Читать книгу The Metropolitan Airport - Nicholas Dagen Bloom - Страница 8

Оглавление

PREFACE

Seven years’ residence in Kew Gardens, New York, inspired my interest in airport history. This quaint neighborhood, situated in the borough of Queens roughly equidistant between JFK International and LaGuardia Airports, is one of many points of contact between the aviation industry and ordinary urban life. Jets flew loud and low over the neighborhood on many cloudy, rainy nights, disturbing the peace in otherwise quiet streets. Kew Gardens also sheltered airline pilots and flight attendants in crowded “crash pad” apartments where they caught some sleep, partied, and collected their dry cleaning. Refreshed and rested, they waited in their pressed uniforms on Lefferts Boulevard for airport coaches to whisk them off to their next destinations.

The areas surrounding Kew Gardens progressively revealed additional airport influences. Our family trips to the Atlantic Ocean at nearby Long Beach were accompanied by an overhead parade of descending international flights on their way into JFK. On the way back from the beach, we spent a lot of time strategizing routes to avoid the chronic traffic jams on the Van Wyck Expressway—the primary highway link from JFK to Manhattan, Westchester County, and more distant points. Like many before us, we discovered that complicated alternative routes on local streets were even worse than the crawl of taxis, trucks, and shuttle buses on the Van Wyck.

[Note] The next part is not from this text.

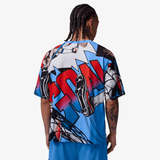 mens jordan brooklyn graphic s/s tee (mulit color)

A more satisfying experience, as a Long Island Rail Road commuter in those years, was watching firsthand the growing popularity of the new Air-Train system (2003) linking JFK to subways and commuter rail. Transit advocates were proved right that airline travelers would use a train to go from the city and surrounding suburbs to their terminals. Finally, as a frequent air traveler bound for both conferences and leisure, I was impressed by JFK’s new terminals, such as Terminal 4, but also concerned by the jerry-rigged system employees had created to funnel leaking ceiling water away from passengers at the decaying Pan Am (then Delta) terminal. Like most regular travelers at JFK, my family and I also endured our share of flight delays and inconveniences there.

The front seat that Kew Gardens and the surrounding region provided on JFK International—one of the world’s oldest and busiest international airports—provoked a number of reflections that coalesced into the single, broader question this book addresses: what has been, and what is today, the relationship and cumulative impact of such a large airport to a modern American metropolis? JFK International, as it turned out, provided a particularly good subject because this airport has been open and in the public eye for so long, is surrounded by dense urban and suburban neighborhoods, and has been the subject of so many previous studies and conflicts concerning airport impact in the fields of economics, the environment, traffic, and labor relations, to name a few. Those looking for an architectural history of the airport, a catalogue of airlines and operations, or a plan for future growth should look to other sources described in the notes. The Metropolitan Airport is a book for those who seek to understand the revolutionary impact that airports have had on the modern American metropolis.

The name John F. Kennedy International Airport, or JFK, is primarily used throughout the text to minimize confusion for readers, even though the airport was only renamed in memory of President John F. Kennedy in 1963. Idlewild Airport is, however, sometimes used in the text for the period from 1941 to 1963 (Chapters 1 and 2) in order to align with the public and media use of that name for the airport at the time. The official name of the airport from 1947 to 1963, according to the Port Authority, was New York International Airport, a name rarely used by anyone but Port Authority administrators. The term Port Authority is primarily used for brevity to refer to the Port Authority of New York and New Jersey (PANYNJ). The bi-state agency (cooperatively run by New York and New Jersey) was established in 1921 as the Port Authority of New York and renamed in 1972 as the Port Authority of New York and New Jersey.